The image above shows an extreme case for demonstration purposes. By using the QR code, I can get a top-down perspective of the table by leveraging existing robust QR libraries. At this point, I need only rotate the receipt, which is much more reliable than finding its corners for a four-point transformation. I cut the page from the QR code into this silly shape for two reasons: (1) it reminds me quickly which way is up (2) it does not trigger the rectangle detection when filtering contours.
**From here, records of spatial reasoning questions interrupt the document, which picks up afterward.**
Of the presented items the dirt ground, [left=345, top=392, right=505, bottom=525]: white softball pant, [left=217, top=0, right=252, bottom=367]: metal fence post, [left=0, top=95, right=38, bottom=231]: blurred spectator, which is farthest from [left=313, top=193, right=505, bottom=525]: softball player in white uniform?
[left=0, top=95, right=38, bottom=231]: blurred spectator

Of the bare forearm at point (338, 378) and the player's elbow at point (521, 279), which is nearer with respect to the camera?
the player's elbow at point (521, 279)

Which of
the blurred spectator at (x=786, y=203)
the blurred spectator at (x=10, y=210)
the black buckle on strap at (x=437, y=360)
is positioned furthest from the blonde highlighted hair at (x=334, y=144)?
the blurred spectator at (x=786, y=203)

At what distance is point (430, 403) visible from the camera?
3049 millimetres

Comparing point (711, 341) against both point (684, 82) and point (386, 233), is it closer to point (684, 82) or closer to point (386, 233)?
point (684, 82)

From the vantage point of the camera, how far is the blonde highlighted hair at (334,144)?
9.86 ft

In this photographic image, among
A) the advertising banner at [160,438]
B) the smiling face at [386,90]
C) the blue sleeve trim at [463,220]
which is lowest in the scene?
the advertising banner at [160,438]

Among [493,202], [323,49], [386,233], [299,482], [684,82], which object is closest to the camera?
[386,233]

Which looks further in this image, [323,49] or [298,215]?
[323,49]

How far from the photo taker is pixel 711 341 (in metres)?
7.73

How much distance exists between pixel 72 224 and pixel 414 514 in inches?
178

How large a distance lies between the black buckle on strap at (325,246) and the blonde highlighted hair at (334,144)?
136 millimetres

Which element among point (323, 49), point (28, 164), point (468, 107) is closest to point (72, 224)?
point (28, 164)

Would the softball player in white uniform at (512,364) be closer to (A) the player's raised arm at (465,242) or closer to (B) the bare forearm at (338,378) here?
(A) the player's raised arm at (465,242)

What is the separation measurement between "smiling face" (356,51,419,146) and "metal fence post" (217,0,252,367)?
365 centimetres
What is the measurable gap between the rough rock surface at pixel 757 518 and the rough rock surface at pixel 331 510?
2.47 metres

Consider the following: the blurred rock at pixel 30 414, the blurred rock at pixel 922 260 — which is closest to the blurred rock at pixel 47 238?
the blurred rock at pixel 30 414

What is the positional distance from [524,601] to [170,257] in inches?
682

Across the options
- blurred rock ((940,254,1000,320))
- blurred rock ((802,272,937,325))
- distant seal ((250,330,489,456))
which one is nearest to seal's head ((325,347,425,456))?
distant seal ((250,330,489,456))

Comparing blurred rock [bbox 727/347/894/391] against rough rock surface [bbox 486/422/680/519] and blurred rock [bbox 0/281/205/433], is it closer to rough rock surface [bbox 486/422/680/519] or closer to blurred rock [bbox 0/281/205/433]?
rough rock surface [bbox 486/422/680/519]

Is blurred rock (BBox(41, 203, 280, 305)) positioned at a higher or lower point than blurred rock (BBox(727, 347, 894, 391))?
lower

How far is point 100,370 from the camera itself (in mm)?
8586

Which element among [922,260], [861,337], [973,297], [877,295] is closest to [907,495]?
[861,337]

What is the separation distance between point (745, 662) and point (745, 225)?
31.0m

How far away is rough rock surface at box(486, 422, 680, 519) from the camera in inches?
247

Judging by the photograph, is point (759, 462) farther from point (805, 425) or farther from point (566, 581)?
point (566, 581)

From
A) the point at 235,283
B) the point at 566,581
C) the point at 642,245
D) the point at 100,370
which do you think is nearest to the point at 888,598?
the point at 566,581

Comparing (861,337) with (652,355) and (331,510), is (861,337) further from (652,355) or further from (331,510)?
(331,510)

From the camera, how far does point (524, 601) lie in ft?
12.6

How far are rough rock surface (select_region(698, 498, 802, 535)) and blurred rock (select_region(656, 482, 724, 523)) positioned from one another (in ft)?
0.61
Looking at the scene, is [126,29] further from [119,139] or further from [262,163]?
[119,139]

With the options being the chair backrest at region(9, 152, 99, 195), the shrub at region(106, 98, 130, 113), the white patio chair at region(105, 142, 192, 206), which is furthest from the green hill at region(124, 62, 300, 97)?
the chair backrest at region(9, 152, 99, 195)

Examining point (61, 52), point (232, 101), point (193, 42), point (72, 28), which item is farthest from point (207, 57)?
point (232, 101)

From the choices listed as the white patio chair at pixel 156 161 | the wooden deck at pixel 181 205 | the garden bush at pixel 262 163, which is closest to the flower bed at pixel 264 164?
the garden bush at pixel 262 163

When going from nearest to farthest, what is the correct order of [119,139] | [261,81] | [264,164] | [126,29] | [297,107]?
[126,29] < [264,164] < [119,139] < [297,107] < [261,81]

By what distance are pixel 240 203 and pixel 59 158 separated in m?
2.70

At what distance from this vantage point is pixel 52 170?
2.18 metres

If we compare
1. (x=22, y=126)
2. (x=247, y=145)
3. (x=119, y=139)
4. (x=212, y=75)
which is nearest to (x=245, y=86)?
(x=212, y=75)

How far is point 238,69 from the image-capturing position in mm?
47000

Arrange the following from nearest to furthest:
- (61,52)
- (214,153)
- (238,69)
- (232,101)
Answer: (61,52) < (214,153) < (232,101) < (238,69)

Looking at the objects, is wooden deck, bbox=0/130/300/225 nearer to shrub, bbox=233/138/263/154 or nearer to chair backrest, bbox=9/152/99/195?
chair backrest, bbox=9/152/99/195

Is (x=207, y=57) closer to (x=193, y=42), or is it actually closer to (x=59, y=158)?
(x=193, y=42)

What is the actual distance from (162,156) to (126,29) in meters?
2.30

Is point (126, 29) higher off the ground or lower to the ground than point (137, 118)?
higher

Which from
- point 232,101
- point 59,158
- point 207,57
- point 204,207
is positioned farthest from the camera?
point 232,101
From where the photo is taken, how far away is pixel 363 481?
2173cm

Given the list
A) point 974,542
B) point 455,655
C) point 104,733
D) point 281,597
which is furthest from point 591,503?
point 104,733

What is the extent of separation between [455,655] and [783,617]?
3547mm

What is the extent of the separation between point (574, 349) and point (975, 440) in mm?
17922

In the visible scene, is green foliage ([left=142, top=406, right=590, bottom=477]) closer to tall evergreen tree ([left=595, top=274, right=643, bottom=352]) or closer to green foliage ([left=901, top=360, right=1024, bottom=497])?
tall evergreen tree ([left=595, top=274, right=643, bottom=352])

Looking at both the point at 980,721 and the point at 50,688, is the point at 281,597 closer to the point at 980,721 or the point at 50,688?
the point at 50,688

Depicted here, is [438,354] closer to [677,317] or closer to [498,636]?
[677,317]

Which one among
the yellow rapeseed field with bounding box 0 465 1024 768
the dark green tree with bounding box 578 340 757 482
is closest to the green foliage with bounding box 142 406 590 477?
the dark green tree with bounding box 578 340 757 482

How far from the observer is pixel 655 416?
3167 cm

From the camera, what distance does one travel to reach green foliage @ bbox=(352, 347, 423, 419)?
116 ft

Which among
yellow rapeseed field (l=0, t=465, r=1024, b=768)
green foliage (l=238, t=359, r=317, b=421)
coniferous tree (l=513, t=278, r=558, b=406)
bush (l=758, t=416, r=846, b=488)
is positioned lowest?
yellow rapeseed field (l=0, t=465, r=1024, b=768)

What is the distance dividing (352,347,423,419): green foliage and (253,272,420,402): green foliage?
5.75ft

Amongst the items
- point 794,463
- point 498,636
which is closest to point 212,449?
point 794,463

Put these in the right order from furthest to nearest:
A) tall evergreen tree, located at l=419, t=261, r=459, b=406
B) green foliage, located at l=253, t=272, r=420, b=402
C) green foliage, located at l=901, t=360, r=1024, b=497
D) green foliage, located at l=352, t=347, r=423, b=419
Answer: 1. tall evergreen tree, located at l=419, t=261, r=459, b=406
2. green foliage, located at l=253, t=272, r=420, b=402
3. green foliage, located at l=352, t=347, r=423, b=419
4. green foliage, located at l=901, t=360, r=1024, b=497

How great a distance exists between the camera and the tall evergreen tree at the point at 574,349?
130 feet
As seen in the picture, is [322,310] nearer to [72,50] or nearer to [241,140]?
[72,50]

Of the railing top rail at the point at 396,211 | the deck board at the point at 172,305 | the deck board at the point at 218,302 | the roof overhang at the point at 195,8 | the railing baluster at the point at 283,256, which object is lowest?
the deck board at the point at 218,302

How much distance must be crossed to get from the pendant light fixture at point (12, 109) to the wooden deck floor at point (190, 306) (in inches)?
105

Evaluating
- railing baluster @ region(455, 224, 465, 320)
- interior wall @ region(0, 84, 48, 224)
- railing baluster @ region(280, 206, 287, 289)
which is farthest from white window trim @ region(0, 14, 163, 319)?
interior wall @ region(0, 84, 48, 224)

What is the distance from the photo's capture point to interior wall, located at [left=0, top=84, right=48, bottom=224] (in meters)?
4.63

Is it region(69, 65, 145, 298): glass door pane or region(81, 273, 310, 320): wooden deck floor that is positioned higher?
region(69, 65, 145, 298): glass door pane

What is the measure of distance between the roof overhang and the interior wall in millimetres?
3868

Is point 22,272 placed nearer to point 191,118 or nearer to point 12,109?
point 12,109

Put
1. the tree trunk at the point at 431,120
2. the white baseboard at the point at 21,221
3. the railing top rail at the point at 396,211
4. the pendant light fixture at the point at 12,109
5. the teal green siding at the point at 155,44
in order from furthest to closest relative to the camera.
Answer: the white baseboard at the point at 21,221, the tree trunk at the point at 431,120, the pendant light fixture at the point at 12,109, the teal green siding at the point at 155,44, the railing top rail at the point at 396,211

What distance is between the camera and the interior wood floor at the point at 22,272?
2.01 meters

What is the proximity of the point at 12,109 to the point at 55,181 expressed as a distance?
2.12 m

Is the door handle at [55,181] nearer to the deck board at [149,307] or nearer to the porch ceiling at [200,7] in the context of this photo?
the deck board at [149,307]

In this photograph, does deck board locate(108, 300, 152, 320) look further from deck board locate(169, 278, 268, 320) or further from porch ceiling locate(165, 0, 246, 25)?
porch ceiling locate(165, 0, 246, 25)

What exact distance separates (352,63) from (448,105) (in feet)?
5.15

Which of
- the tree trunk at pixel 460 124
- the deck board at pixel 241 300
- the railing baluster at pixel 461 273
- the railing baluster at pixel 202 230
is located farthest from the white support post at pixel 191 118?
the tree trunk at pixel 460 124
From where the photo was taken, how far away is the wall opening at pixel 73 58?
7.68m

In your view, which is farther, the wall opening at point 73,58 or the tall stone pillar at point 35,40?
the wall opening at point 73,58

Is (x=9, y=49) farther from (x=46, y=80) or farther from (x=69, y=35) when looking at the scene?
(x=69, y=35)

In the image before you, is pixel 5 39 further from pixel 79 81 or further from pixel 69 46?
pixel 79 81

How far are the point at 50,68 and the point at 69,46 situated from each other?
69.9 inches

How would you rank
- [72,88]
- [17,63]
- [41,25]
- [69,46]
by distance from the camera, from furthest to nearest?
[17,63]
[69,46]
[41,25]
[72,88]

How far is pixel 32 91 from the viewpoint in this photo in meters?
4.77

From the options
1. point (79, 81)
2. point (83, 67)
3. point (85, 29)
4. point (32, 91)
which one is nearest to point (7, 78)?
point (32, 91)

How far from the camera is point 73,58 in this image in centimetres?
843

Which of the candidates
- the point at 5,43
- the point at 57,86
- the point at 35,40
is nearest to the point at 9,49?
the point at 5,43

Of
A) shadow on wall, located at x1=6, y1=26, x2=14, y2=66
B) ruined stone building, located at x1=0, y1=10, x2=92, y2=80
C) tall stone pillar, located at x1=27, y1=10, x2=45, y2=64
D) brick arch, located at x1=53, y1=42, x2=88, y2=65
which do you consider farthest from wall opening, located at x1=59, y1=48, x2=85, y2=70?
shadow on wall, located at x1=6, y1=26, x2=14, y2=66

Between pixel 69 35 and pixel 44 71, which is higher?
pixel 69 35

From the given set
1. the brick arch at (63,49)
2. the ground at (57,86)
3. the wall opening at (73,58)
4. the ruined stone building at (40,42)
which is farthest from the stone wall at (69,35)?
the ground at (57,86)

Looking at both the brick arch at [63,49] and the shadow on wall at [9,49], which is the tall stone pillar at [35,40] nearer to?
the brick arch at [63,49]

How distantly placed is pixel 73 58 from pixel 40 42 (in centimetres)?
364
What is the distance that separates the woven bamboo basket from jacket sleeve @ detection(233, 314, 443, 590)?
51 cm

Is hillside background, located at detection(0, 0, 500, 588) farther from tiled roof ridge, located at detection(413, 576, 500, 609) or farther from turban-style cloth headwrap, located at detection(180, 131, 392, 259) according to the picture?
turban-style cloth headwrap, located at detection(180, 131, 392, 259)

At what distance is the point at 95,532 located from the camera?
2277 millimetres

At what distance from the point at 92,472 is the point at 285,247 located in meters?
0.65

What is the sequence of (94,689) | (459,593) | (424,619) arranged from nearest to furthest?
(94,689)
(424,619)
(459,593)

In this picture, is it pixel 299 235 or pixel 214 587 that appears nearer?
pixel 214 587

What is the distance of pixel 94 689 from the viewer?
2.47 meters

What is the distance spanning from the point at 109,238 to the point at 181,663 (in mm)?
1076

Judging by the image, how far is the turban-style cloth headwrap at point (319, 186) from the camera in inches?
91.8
I find that this is quite a nice UX. I don't have to tape anything to an envelope and feed it through my scanner. I don't have to hunt for an app or a website to take a picture and have it appear in my server. I just take a picture with my normal camera app, and it will be analyzed. If the image does not contain a magic QR code, it won't be processed, so the street sign in the background of a portrait won't tell my friends that they owe me some nonsensical amount of money.

Conclusions

I am still using this software almost every day. Sometimes, an image gets processed correctly. Other times, my software gets better as a result of my expanding it to handle a new edge case. I am very proud of this project. I think it's extremely cool that I can take a picture and have a receipt show up in a website I don't control and have push notifications get sent to my friends telling them they owe me money as a result. At the same time, I am very aware that this project has taken a lot more of my precious time than I anticipated, and that it would have been much faster for me to digitize those receipts by hand. But where's the fun in that?! Plus, if this blog post or the open source code on GitHub is used by or inspires anybody, then it was all worth it.